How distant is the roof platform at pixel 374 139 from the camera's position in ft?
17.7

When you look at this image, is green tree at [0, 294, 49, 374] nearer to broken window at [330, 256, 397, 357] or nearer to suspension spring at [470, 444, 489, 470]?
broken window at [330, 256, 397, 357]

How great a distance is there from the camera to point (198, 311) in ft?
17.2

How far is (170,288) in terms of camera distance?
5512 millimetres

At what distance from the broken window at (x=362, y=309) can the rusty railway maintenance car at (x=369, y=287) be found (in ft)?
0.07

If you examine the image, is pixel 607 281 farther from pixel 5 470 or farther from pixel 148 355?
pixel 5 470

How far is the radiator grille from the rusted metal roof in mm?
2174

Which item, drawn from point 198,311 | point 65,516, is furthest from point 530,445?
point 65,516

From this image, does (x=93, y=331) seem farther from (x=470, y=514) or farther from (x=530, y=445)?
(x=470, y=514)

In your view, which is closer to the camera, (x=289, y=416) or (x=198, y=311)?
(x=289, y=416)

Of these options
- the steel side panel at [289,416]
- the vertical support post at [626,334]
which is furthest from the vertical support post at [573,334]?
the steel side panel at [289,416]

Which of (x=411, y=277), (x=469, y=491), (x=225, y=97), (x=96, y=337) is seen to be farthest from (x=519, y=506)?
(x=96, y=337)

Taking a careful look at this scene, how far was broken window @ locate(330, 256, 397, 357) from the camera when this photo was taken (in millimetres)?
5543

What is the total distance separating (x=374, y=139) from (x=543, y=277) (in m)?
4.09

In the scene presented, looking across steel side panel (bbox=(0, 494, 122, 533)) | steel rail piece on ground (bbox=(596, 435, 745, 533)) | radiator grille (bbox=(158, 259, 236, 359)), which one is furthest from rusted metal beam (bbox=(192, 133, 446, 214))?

____________________

- **Task objective**
Rewrite every line of the items above as a numbered list, leaving out the blank lines.

- **Solution**
1. How distant is the roof platform at pixel 374 139 from the camera's position in ft?
2. 17.7
3. When you look at this image, is green tree at [0, 294, 49, 374] nearer to broken window at [330, 256, 397, 357] or nearer to suspension spring at [470, 444, 489, 470]?
4. broken window at [330, 256, 397, 357]
5. How great a distance is there from the camera to point (198, 311) in ft?
6. 17.2
7. How far is (170,288) in terms of camera distance?
8. 5512 millimetres
9. At what distance from the broken window at (x=362, y=309) can the rusty railway maintenance car at (x=369, y=287) be found (in ft)?
10. 0.07
11. If you examine the image, is pixel 607 281 farther from pixel 5 470 or farther from pixel 148 355?
12. pixel 5 470
13. How far is the radiator grille from the rusted metal roof in mm?
14. 2174
15. Which item, drawn from point 198,311 | point 65,516, is furthest from point 530,445?
16. point 65,516
17. From this image, does (x=93, y=331) seem farther from (x=470, y=514) or farther from (x=530, y=445)?
18. (x=470, y=514)
19. In your view, which is closer to the camera, (x=289, y=416) or (x=198, y=311)?
20. (x=289, y=416)
21. Of these options
22. - the steel side panel at [289,416]
23. - the vertical support post at [626,334]
24. which is furthest from the vertical support post at [573,334]?
25. the steel side panel at [289,416]
26. Which of (x=411, y=277), (x=469, y=491), (x=225, y=97), (x=96, y=337) is seen to be farthest from (x=519, y=506)?
27. (x=96, y=337)
28. Taking a careful look at this scene, how far was broken window @ locate(330, 256, 397, 357) from the camera when this photo was taken (in millimetres)?
29. 5543
30. What is the total distance separating (x=374, y=139) from (x=543, y=277) (in m)?
31. 4.09
32. In the scene presented, looking across steel side panel (bbox=(0, 494, 122, 533)) | steel rail piece on ground (bbox=(596, 435, 745, 533)) | radiator grille (bbox=(158, 259, 236, 359)), which one is furthest from rusted metal beam (bbox=(192, 133, 446, 214))?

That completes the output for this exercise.